> [EXERCISE AIM] Each line starting at the one that contains "common name: jaguar" and ending at the one that contains "category: goanna" must be returned exactly, and the rest of the listing is left out.
==============================
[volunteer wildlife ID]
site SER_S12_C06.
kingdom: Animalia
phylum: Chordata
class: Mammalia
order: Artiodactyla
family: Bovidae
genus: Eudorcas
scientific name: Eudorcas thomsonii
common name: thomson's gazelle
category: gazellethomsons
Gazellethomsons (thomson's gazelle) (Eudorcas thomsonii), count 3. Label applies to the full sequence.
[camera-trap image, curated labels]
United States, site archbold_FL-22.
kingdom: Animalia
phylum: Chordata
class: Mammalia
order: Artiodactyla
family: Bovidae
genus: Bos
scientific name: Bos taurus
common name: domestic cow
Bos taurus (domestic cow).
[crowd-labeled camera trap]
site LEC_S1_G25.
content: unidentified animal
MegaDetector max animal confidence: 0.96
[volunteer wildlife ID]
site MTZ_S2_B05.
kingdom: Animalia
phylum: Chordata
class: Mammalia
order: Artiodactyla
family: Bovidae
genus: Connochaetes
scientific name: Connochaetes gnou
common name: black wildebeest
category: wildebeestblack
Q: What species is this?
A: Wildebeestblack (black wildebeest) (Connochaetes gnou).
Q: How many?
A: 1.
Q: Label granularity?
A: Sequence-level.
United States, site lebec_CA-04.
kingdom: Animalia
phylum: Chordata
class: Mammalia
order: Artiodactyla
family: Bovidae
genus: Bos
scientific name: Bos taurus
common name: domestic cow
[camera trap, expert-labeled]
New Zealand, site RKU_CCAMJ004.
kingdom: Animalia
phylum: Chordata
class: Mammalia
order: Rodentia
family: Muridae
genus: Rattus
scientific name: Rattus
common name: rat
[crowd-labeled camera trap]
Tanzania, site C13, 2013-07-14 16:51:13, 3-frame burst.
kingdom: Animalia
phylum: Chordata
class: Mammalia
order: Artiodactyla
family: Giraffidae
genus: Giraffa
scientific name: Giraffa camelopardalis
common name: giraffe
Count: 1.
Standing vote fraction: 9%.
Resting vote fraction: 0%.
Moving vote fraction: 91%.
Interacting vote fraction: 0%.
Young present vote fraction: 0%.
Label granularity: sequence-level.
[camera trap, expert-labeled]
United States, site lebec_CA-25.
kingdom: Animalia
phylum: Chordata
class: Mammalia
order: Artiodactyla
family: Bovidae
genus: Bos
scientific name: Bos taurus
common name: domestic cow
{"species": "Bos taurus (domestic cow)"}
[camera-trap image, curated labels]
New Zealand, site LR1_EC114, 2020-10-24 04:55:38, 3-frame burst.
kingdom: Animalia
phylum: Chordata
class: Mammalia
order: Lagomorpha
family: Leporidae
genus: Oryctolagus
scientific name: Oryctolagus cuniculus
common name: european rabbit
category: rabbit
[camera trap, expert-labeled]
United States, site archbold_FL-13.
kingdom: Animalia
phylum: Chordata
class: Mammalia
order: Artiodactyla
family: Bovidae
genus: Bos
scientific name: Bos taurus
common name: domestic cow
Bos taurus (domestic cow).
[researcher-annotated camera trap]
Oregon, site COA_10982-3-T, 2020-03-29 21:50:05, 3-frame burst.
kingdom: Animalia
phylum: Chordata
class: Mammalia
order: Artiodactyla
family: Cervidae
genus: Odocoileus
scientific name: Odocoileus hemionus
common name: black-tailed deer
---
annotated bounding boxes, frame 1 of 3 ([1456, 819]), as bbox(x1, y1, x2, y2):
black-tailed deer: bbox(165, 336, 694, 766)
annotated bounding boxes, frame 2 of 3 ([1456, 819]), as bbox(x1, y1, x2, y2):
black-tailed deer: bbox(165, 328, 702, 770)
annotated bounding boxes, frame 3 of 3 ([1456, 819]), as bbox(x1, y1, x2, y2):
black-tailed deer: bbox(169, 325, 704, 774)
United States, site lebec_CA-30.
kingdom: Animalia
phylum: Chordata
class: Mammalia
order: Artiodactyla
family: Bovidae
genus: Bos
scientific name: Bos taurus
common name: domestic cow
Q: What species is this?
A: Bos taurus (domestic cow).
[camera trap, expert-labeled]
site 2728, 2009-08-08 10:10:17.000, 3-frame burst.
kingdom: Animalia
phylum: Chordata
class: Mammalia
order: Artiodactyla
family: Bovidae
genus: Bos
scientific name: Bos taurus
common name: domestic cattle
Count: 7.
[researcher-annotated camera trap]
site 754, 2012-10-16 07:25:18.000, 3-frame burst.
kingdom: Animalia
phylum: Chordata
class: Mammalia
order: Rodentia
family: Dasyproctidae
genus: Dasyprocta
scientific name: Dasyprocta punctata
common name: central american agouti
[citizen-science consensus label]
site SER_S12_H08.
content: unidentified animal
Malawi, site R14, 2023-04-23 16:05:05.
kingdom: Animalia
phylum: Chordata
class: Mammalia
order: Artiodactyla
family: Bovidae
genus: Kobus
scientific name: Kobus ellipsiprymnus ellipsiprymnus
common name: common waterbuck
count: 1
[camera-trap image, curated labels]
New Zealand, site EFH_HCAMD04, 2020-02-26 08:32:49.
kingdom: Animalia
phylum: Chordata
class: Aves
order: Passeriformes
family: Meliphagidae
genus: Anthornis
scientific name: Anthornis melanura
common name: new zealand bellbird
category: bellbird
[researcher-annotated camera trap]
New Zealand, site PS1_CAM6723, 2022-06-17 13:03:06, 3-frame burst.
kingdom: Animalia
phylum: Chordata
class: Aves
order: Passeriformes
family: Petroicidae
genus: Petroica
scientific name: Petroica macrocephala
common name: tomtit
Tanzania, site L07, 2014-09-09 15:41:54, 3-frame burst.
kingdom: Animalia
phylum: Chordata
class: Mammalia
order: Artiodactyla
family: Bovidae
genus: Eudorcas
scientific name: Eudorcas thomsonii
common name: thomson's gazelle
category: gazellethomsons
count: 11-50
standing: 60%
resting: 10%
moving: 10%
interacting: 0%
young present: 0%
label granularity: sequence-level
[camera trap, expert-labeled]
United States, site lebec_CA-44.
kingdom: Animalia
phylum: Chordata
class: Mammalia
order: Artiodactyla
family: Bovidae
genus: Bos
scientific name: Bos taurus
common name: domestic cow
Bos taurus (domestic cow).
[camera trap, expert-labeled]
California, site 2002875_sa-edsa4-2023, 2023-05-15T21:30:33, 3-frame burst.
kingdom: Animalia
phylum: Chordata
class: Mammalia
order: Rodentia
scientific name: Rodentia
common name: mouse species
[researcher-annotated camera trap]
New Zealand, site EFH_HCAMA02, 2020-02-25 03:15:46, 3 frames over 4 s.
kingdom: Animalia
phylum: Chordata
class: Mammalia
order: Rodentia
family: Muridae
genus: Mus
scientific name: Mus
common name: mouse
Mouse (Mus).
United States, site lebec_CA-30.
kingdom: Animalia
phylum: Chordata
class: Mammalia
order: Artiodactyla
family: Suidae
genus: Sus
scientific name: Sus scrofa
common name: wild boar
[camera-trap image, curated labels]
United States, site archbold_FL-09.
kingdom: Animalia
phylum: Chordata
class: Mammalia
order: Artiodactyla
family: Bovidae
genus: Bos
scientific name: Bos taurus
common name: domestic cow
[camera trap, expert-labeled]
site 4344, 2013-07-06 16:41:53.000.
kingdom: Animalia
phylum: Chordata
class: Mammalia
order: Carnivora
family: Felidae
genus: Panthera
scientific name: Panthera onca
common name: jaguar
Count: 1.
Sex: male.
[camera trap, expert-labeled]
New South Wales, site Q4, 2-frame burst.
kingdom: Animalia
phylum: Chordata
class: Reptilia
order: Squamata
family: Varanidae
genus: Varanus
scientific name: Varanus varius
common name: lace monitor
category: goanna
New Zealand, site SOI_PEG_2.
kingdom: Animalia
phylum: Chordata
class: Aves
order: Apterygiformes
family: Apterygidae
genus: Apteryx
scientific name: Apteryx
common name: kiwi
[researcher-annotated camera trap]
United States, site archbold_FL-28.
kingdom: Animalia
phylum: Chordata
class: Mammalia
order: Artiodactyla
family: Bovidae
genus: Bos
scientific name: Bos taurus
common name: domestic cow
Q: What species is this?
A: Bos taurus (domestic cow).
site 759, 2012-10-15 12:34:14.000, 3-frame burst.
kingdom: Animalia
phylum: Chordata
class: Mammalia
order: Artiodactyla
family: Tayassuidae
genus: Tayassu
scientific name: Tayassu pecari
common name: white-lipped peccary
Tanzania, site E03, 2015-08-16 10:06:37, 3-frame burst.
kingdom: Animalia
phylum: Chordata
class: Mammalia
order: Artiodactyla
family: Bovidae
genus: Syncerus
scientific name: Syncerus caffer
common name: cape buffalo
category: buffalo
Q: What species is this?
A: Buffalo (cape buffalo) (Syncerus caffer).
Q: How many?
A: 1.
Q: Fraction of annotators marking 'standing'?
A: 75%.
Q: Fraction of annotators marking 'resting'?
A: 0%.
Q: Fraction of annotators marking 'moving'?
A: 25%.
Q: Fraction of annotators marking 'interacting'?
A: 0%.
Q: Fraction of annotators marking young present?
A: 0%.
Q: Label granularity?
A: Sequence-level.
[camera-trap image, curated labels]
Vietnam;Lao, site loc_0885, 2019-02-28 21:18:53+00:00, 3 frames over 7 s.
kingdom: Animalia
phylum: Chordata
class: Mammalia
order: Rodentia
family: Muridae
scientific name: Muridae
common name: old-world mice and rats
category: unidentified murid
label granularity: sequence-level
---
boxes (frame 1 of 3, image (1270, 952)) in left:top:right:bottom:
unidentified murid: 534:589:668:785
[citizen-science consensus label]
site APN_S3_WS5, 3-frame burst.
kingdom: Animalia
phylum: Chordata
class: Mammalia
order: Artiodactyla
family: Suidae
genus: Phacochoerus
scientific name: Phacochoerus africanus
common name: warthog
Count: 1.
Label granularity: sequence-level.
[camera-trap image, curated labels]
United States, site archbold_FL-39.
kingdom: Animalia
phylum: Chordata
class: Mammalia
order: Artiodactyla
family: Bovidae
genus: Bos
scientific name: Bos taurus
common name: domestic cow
==============================
> [SOLUTION]
common name: jaguar
Count: 1.
Sex: male.
[camera trap, expert-labeled]
New South Wales, site Q4, 2-frame burst.
kingdom: Animalia
phylum: Chordata
class: Reptilia
order: Squamata
family: Varanidae
genus: Varanus
scientific name: Varanus varius
common name: lace monitor
category: goanna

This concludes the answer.